### Data for this task
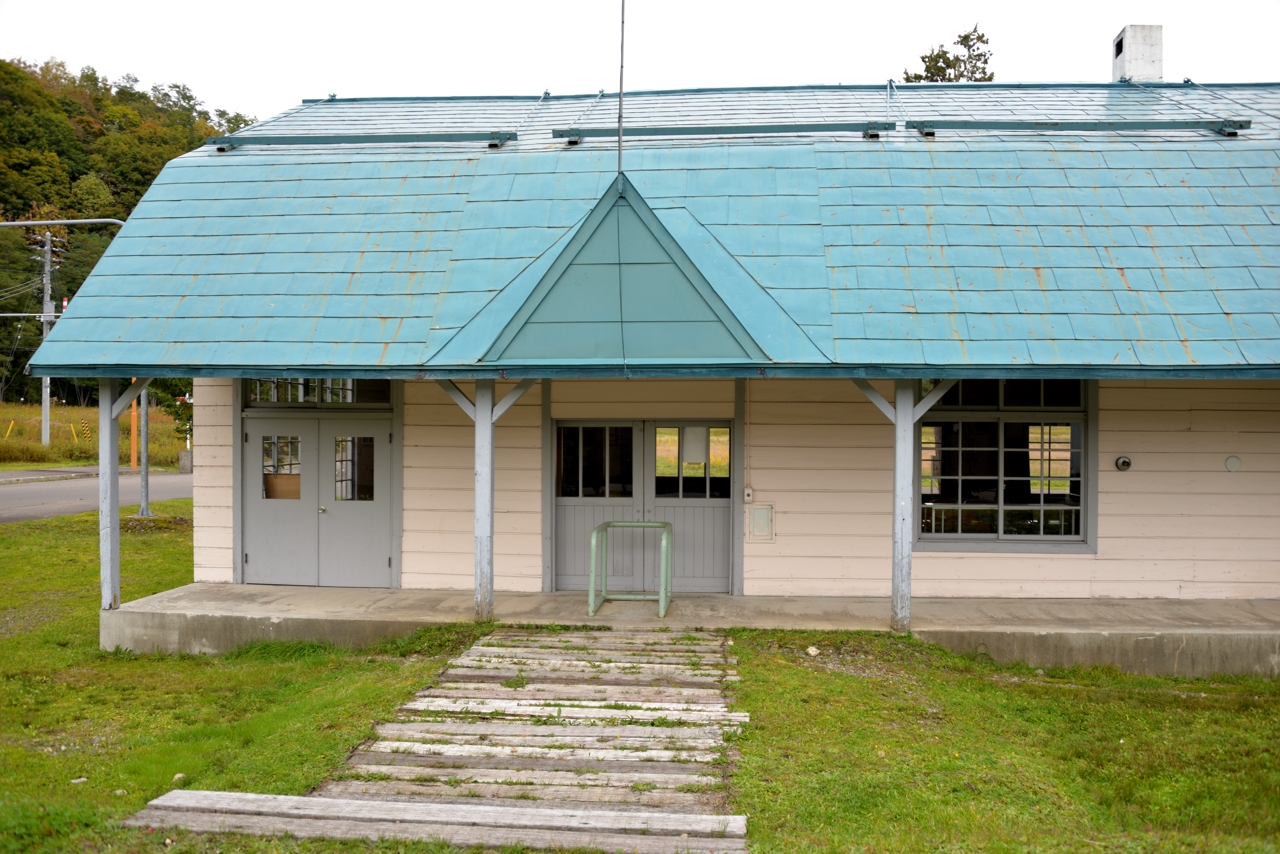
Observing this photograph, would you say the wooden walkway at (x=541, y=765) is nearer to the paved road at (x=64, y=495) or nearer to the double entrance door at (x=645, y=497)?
the double entrance door at (x=645, y=497)

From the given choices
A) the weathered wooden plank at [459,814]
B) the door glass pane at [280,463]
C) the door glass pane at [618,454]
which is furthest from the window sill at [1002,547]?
the door glass pane at [280,463]

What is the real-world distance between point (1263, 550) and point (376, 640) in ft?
27.7

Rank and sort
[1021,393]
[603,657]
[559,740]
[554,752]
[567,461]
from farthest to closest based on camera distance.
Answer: [567,461] → [1021,393] → [603,657] → [559,740] → [554,752]

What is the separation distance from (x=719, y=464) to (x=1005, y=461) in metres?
2.84

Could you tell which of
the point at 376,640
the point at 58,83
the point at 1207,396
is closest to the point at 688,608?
the point at 376,640

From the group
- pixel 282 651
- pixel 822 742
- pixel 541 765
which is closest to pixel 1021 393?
pixel 822 742

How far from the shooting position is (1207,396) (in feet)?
29.8

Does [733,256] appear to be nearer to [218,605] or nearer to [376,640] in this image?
[376,640]

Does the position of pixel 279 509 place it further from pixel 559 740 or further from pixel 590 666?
pixel 559 740

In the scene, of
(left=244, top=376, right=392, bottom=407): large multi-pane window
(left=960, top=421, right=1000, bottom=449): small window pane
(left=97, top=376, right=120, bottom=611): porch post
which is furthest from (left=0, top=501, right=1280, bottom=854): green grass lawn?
(left=244, top=376, right=392, bottom=407): large multi-pane window

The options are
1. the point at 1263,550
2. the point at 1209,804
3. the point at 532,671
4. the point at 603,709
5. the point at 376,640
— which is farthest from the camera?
the point at 1263,550

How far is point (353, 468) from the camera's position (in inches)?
381

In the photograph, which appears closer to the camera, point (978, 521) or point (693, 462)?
point (978, 521)

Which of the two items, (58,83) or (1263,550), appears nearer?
(1263,550)
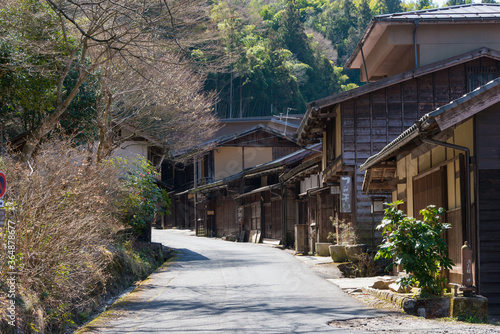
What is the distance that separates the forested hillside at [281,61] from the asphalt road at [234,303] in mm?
30436

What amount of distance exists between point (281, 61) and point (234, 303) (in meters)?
Answer: 45.2

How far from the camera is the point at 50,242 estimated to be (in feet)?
30.5

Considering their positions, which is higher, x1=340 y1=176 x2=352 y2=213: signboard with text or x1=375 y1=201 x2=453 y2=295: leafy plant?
x1=340 y1=176 x2=352 y2=213: signboard with text

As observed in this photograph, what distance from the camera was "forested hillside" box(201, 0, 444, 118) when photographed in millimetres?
53312

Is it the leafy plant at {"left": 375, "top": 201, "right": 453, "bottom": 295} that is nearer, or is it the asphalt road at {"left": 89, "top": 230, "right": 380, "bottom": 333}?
the asphalt road at {"left": 89, "top": 230, "right": 380, "bottom": 333}

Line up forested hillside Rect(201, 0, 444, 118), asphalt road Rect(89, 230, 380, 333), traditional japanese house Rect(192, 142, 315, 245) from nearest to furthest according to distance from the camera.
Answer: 1. asphalt road Rect(89, 230, 380, 333)
2. traditional japanese house Rect(192, 142, 315, 245)
3. forested hillside Rect(201, 0, 444, 118)

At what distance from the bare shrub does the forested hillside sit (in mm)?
35366

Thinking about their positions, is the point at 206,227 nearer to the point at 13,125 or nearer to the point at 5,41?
the point at 13,125

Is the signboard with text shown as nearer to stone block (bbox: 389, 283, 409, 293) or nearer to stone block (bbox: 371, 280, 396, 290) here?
stone block (bbox: 371, 280, 396, 290)

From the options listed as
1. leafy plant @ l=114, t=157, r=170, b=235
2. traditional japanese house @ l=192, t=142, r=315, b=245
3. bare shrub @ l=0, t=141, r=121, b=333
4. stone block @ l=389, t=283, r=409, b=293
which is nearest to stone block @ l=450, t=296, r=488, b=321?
stone block @ l=389, t=283, r=409, b=293

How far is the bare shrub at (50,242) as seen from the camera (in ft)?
27.7

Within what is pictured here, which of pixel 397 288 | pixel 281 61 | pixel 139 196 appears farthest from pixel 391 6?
pixel 397 288

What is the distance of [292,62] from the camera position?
58406 millimetres

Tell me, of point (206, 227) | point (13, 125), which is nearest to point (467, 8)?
point (13, 125)
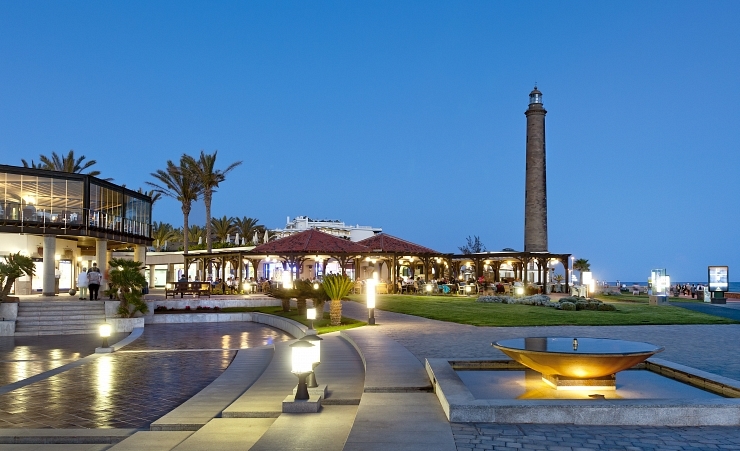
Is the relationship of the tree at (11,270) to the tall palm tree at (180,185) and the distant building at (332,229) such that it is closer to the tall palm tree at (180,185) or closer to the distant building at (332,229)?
the tall palm tree at (180,185)

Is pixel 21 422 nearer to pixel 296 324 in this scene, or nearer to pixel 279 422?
pixel 279 422

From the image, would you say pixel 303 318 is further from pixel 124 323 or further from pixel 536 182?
pixel 536 182

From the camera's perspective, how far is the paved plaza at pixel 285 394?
4895 mm

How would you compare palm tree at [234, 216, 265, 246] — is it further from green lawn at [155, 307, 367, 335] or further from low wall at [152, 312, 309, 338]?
low wall at [152, 312, 309, 338]

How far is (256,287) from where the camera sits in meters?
32.6

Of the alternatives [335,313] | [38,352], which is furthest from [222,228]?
[38,352]

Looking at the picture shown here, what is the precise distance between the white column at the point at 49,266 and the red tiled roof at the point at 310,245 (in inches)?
368

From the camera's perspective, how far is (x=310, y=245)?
3128cm

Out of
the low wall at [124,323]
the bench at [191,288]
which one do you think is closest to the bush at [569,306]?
the low wall at [124,323]

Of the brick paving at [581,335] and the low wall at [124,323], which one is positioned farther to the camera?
the low wall at [124,323]

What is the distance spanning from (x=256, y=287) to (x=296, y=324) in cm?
1699

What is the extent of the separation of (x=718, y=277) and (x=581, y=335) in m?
24.8

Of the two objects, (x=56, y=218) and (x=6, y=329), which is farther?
(x=56, y=218)

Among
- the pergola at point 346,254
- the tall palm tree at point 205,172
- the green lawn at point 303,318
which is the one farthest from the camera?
the tall palm tree at point 205,172
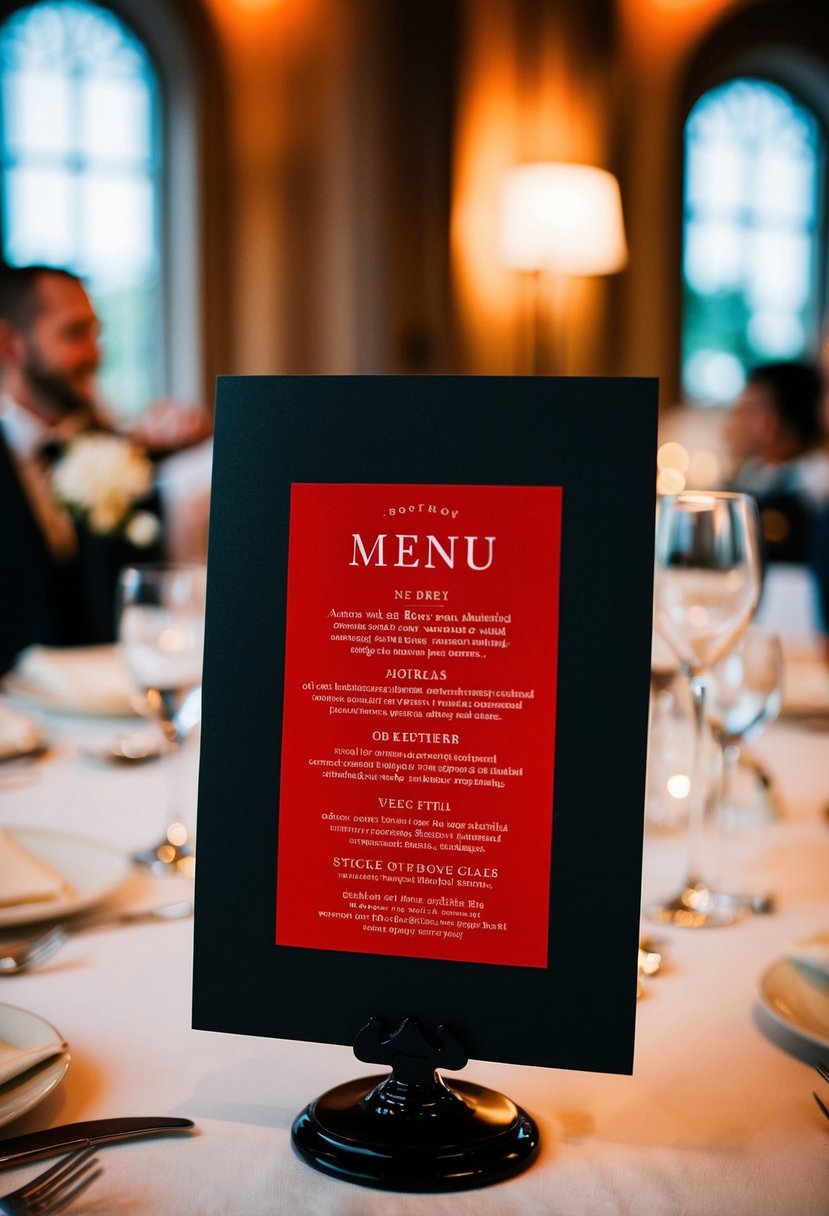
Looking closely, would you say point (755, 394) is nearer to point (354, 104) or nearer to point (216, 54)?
point (354, 104)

### Required task
Rewrite the stretch of the listing from the line containing "What is the extent" through the end of the listing, changing "pergola" to "gazebo" and keeping everything else the same. Omit the pictures from your answer.

### Solution below
What is the extent of the separation of (x=718, y=277) and (x=581, y=335) in m?
24.8

Of the two objects, (x=56, y=218) and (x=6, y=329), which is farther?
(x=56, y=218)

Among
- the gazebo at point 346,254
- the tall palm tree at point 205,172
- the green lawn at point 303,318
which is the one farthest from the camera?
the tall palm tree at point 205,172
Looking closely, would you say point (755, 394) is nearer to point (354, 104) or nearer to point (216, 54)?
point (354, 104)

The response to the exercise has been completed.